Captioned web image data
------------------------------------------------
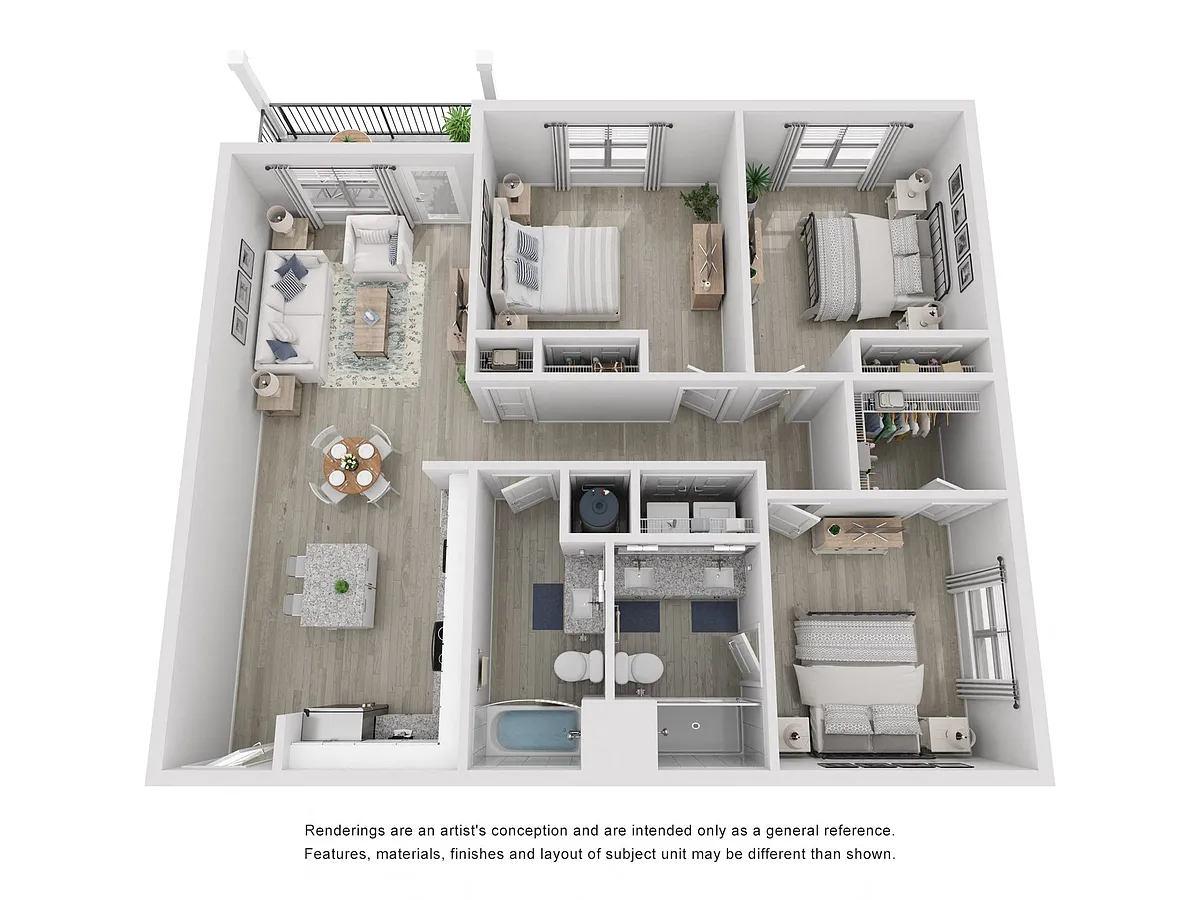 Floor plan C1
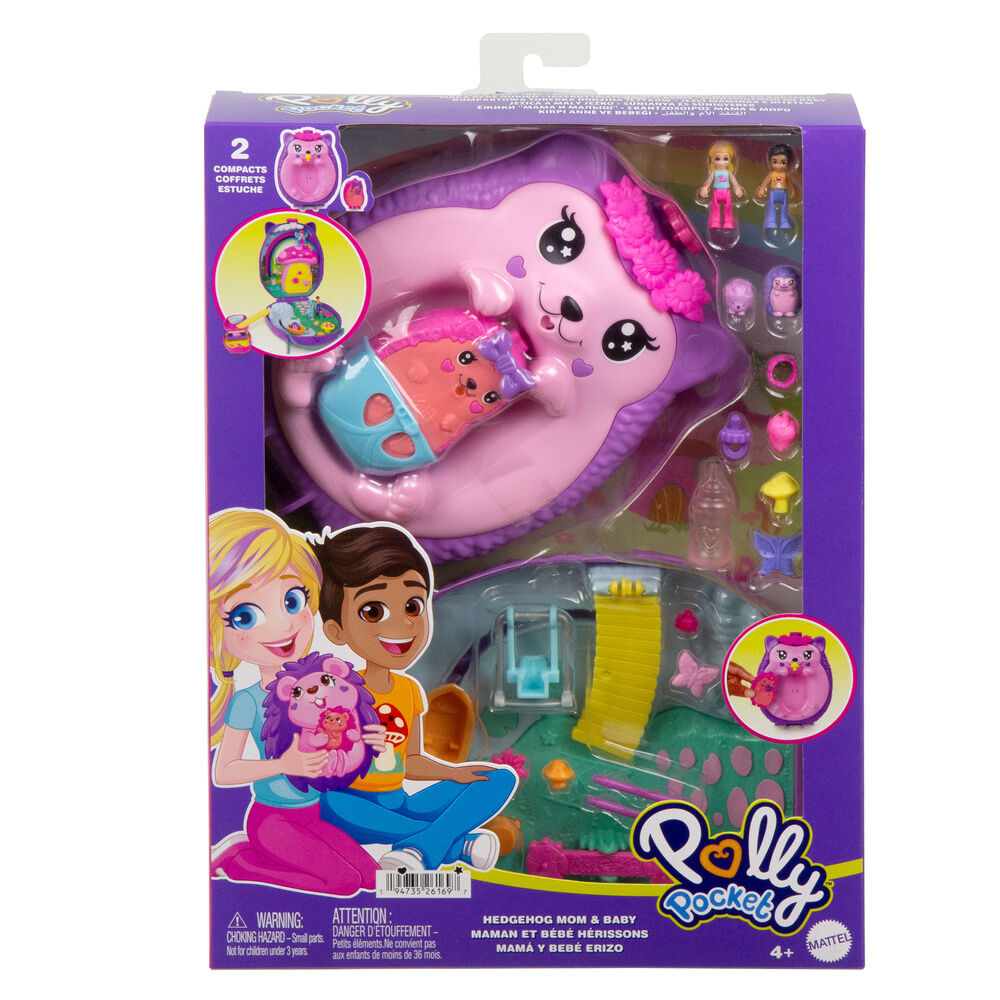 Polly Pocket Mama Hedgehog and Baby chest bag Nerdscape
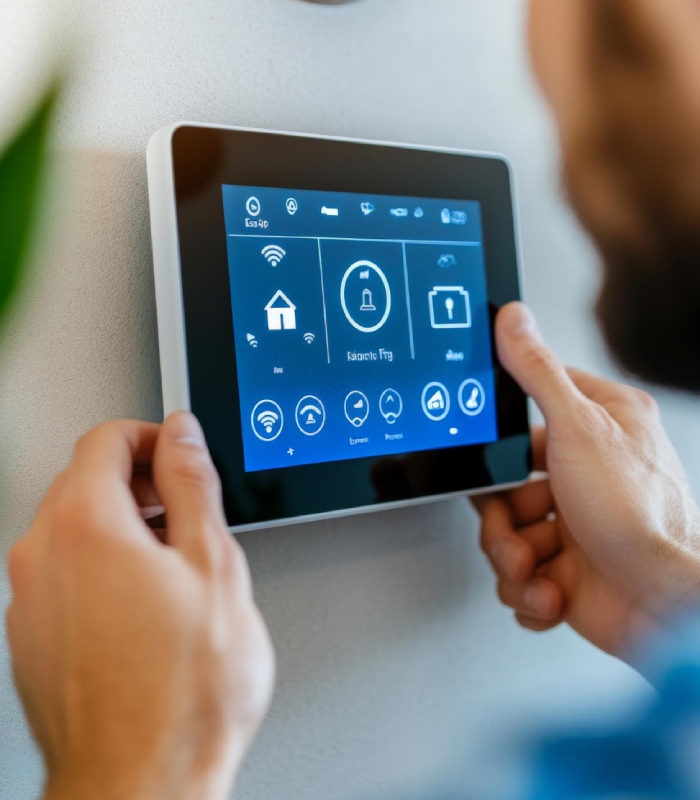 Pose système domotique connecté Genius ELEC Écran de contrôle domotique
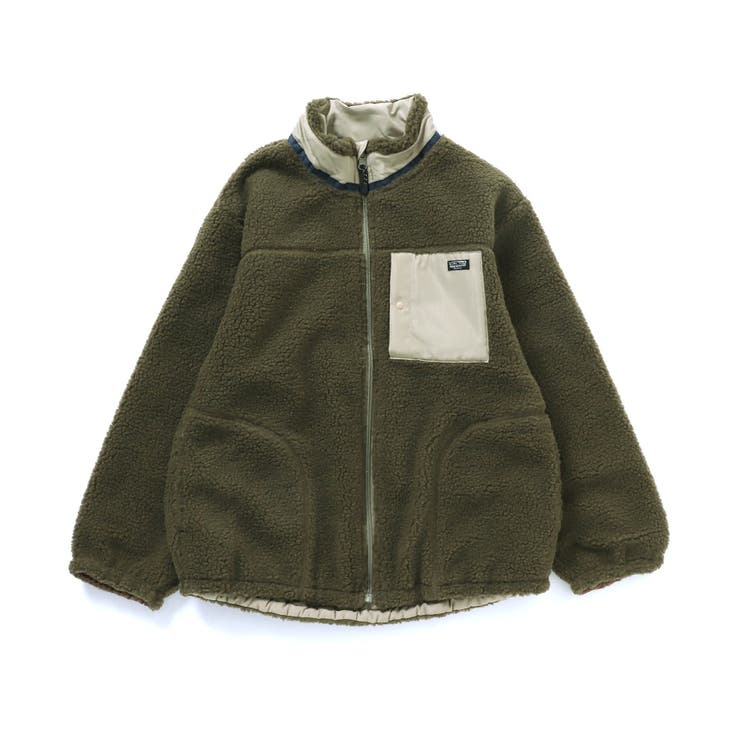 WEB限定 リバーシブルボアジャケット ジュニア[品番：FOKK0011893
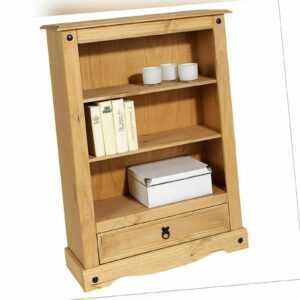 Regal Bücherregal Bücherschrank Mexiko Stil Mexico Möbel Kiefer massiv gebeizt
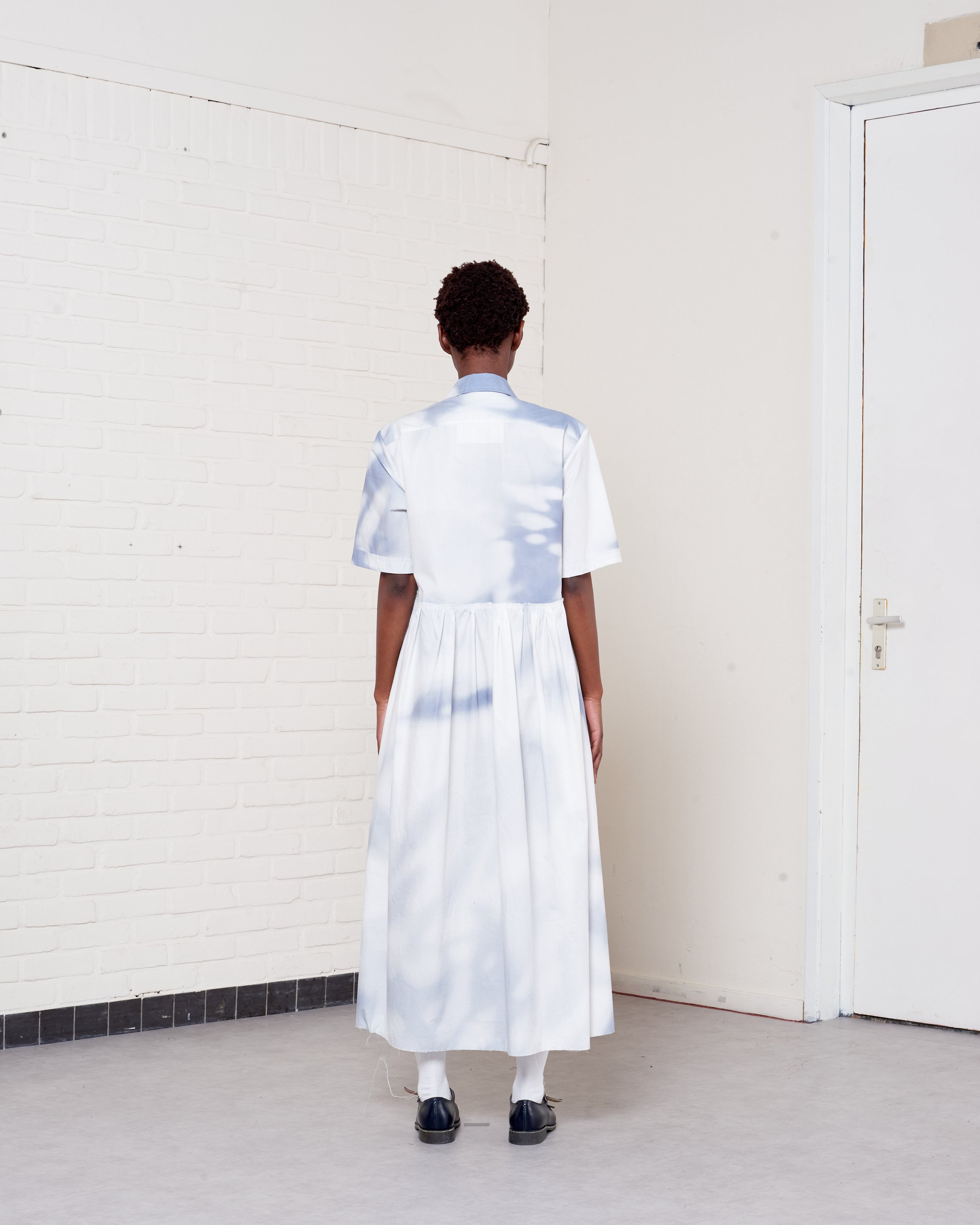 CF.21.08.03.02 FAST SHIRT DRESS shirting shade print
------------------------------------------------
→ Problem to work on: Excluding pictures, print all lines above exactly.

→ Finished exercise:
 Floor plan C1
 Polly Pocket Mama Hedgehog and Baby chest bag Nerdscape
 Pose système domotique connecté Genius ELEC Écran de contrôle domotique
 WEB限定 リバーシブルボアジャケット ジュニア[品番：FOKK0011893
 Regal Bücherregal Bücherschrank Mexiko Stil Mexico Möbel Kiefer massiv gebeizt
 CF.21.08.03.02 FAST SHIRT DRESS shirting shade print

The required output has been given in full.